- Born: c. 1914 Tehran, Sublime State of Persia
- Died: September 1988 (aged 74) Iran
- Cause of death: Execution by hanging
- Education: Military College
- Occupation: Teacher

= Hedayatollah Hatami =

Iranian man allegedly executed in 1988

Hedayatollah Hatami (c. 1914 - September 1988) was an Iranian man who was allegedly hanged during the 1988 executions of Iranian political prisoners. He was one of at 1,000 people identified in a United Nations Human Rights Commission Special Representative's Report entitled "Names and Particulars of Persons Allegedly Executed by the Islamic Republic of Iran from July–December 1988", published on January 26, 1989. Although information about Hatami's arrest and trial was never released, the U.N. report noted that political prisoners of all types were included in the executions: "Most of the alleged victims were members of the Mojahedin. However, members of the Tudeh Party, People's Fedaiyan Organization, Rahe Kargar, and Komala Organization and 11 mollahs were also said to be among the alleged victims." Hatami had been an active member of the Tudeh Party.

== Life and work ==

Hatami was born in Tehran. After graduating from the Military College, he joined the Tudeh Party in 1942. He taught in the Military College for three years.

In 1945, a new government was established in Azerbaijan. This province was occupied by the Red Army, which declared it an independent state (to be supported by the Soviet Union). In response, Hatami traveled to Tabriz, Azerbaijan, and played a significant role in the creation of an army for the Democrat Party. After the Democrat Party was defeated, he escaped the country and went to the Soviet Union. From 1947 to 1974, he was a member of the Science Academy for the Socialist Republic of Azerbaijan. After the Iranian Revolution, he returned to Iran and continued his writings as a member of the Central Committee of the Tudeh Party of Iran.

The Tudeh Party had been created in 1941. The Tudeh's ideology was Marxist–Leninist, and it supported policies of the former Soviet Union. The Party had played a major role in Iran's political scene until it was banned for the second time following the August 19, 1953 coup. After the 1979 Revolution, the Tudeh Party declared Ayatollah Khomeini and the Islamic Republic regime revolutionaries and anti-imperialists, and actively supported the new government. Although the Party never opposed the Islamic Republic, it became the target of government attacks in 1982, and most of the Party's leaders and members were imprisoned.

== Arrest and detention ==

The circumstances of Hatami's arrest and detention are not known.

== Trial ==

According to the book The Tudeh Martyrs, Mr. Hatami was tried and condemned to life imprisonment. No information about the trial, or the retrials that led to the executions, has become available.

The relatives of the political prisoners executed in 1988 refute the legality of the judicial process that resulted in thousands of executions throughout Iran.
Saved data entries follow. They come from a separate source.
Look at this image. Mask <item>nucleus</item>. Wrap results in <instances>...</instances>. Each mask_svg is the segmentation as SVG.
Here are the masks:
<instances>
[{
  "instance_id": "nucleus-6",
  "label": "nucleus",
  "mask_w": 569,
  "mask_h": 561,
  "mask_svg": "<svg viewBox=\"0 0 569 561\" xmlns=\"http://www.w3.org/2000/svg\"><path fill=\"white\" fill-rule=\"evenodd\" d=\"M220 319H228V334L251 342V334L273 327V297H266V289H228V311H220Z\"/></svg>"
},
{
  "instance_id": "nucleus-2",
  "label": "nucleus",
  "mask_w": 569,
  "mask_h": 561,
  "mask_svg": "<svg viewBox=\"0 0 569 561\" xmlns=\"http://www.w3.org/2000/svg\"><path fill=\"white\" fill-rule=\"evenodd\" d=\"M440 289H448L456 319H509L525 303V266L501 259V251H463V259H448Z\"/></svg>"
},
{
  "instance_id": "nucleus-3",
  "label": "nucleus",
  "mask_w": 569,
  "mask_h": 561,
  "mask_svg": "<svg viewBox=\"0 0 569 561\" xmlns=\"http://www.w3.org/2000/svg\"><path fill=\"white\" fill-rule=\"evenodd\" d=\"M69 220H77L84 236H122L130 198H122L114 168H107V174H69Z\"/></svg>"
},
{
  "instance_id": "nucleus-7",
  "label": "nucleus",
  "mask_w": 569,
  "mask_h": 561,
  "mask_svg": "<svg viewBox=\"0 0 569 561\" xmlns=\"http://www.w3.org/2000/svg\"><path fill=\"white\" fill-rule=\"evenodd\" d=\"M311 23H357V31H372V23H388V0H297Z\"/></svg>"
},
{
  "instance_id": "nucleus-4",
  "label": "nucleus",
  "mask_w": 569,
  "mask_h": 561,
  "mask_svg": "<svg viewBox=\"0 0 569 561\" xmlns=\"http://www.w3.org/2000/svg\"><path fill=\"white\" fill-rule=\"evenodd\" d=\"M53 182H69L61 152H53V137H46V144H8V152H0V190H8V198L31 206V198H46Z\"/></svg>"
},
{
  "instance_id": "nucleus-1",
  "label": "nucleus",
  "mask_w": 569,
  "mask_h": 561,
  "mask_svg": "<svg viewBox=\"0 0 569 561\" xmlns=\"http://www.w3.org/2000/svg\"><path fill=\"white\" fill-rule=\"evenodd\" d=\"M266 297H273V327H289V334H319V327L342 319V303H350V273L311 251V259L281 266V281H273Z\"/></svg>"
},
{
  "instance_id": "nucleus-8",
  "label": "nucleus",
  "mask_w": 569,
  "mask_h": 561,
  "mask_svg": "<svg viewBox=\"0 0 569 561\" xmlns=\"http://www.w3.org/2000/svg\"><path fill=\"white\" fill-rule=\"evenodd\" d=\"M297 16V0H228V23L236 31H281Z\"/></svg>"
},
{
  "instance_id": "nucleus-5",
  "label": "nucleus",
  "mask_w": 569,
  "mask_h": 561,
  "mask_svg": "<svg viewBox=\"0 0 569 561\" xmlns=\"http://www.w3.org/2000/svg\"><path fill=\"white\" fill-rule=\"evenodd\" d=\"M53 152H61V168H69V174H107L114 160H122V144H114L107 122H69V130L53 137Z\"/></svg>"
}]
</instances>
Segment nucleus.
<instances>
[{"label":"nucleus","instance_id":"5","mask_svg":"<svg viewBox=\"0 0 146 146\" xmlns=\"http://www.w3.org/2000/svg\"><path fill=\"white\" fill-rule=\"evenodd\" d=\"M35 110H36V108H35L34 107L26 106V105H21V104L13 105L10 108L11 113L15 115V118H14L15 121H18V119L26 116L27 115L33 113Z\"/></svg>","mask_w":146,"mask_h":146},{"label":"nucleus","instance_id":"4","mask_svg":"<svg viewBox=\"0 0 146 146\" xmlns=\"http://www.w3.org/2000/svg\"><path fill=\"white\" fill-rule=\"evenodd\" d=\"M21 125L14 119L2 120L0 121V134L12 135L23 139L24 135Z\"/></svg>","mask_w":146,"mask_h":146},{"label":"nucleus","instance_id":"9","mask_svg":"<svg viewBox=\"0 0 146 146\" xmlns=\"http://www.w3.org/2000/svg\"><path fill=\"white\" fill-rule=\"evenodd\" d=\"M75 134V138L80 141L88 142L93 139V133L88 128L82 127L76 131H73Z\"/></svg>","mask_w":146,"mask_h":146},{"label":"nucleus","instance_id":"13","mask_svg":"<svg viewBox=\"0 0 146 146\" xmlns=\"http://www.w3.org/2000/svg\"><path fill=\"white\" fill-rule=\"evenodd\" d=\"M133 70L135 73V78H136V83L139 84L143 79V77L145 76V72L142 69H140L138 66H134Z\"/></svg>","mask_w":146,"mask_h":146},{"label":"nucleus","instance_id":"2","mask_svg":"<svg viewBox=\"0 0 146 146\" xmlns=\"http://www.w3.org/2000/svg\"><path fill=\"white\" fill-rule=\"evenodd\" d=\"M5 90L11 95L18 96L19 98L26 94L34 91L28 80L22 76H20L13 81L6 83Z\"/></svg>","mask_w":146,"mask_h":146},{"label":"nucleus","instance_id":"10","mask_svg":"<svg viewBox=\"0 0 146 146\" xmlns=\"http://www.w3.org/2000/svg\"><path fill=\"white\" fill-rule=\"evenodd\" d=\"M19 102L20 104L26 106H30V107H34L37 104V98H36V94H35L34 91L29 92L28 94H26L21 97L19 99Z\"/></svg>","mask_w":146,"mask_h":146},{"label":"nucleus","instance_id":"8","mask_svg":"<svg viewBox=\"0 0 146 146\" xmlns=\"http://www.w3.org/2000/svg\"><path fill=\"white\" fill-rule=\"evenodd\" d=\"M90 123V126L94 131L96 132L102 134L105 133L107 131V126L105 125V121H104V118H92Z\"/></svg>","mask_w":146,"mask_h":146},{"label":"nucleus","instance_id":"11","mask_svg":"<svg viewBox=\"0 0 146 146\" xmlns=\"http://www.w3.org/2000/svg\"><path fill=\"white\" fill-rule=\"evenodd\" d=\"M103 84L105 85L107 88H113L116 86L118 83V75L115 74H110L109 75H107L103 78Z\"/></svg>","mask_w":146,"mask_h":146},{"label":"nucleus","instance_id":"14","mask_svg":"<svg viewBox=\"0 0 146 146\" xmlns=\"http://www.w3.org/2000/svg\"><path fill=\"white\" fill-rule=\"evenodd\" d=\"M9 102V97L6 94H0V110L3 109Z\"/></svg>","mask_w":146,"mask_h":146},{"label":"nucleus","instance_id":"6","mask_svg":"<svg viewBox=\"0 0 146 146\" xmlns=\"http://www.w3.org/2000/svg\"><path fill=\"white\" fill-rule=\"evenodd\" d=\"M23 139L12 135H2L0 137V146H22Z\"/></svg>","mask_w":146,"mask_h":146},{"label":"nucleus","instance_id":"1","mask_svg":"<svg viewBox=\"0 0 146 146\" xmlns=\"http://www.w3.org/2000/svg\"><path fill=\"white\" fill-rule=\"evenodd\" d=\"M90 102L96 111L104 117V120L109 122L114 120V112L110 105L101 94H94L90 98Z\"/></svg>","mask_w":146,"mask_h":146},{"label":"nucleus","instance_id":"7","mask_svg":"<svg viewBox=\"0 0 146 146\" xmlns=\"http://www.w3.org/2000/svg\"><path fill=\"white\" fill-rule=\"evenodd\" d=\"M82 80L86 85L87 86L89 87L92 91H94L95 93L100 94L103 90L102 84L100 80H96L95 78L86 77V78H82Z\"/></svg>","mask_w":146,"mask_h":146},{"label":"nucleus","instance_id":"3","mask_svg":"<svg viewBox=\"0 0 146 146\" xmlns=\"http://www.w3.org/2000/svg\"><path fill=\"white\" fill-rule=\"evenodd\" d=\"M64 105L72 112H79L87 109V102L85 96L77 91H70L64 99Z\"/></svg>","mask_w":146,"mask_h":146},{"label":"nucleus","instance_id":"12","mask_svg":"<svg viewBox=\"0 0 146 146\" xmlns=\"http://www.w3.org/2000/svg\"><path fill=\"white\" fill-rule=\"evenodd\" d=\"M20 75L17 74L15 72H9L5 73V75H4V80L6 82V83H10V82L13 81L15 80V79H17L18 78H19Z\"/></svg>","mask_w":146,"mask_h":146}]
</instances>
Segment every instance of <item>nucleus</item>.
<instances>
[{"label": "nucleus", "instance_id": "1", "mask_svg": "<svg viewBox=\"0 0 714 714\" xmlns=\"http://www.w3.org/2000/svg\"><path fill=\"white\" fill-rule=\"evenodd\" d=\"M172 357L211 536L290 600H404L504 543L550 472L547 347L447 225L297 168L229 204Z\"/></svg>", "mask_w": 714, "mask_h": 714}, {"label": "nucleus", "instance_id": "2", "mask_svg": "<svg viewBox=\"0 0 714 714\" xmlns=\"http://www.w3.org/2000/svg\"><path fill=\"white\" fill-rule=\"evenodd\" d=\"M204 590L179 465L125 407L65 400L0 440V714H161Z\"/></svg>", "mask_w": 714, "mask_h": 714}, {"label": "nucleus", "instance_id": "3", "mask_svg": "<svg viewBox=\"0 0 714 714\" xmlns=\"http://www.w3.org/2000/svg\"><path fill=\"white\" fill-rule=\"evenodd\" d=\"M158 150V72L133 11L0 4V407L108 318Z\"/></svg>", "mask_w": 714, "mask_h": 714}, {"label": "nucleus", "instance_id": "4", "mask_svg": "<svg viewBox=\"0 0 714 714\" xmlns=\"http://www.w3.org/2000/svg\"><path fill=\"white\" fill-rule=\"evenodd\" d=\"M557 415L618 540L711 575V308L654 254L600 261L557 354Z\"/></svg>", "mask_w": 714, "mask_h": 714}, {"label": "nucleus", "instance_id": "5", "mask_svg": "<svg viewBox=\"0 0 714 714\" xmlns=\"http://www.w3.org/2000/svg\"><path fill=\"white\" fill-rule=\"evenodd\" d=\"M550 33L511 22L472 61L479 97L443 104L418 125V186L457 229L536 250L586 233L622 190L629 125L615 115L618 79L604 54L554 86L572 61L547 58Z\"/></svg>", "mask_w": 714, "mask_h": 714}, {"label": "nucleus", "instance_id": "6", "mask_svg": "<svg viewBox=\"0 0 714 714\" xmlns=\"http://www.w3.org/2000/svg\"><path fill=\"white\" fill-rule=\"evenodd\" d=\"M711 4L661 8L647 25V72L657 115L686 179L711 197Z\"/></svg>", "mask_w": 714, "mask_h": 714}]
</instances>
In an open letter to then-Minister of Justice Dr. Habibi in 1988, they argued that the official secrecy surrounding these executions was proof of their illegality. They noted that an overwhelming majority of these prisoners had been tried and sentenced to prison terms, which they either were serving or had completed when they were retried and sentenced to death.

== Charges ==

No charge was ever levelled publicly against Hatami. In their letters to the Minister of Justice in 1988, and to the U.N. Special Rapporteur visiting Iran in February 2003, the families of the victims stated that authorities' accusations against the prisoners had included being "counter-revolutionary, anti-religion, and anti-Islam," as well as being "associated with military action or with various [opposition] groups based near the borders."

An edict by Ayatollah Khomeini - reproduced in the memoirs of Ayatollah Montazeri, his designated successor - corroborated these claims. In this edict, Ayatollah Khomeini referred to the members of the People's Mujahedin of Iran (PMOI) as "hypocrites" who do not believe in Islam and "wage war against God." He also decreed that prisoners who still approved of the PMOI's positions were also "waging war against God" and should be sentenced to death.

== Evidence of guilt ==

The report of his execution contains no evidence provided against Hatami.

== Defence ==

In their open letter, the families of the prisoners stated that the defendants were not given the opportunity to defend themselves in court. Against the assertion that prisoners were associated with guerrillas operating near the borders, the families submitted the isolation of their relatives from the outside during their detention: "Our children lived in most difficult conditions. Visits were limited to 10 minutes behind a glass divider through a telephone every two weeks. We witnessed, over the past seven years, that they were denied access to anything that would have allowed them to establish contacts outside their prisons' walls." Under such conditions, the families argued, it would be impossible for these prisoners to engage with political groups outside Iran, as the authorities claimed.

== Death==

No specific information is available about Hatami's death sentence. He was hanged in September 1988, at age 74.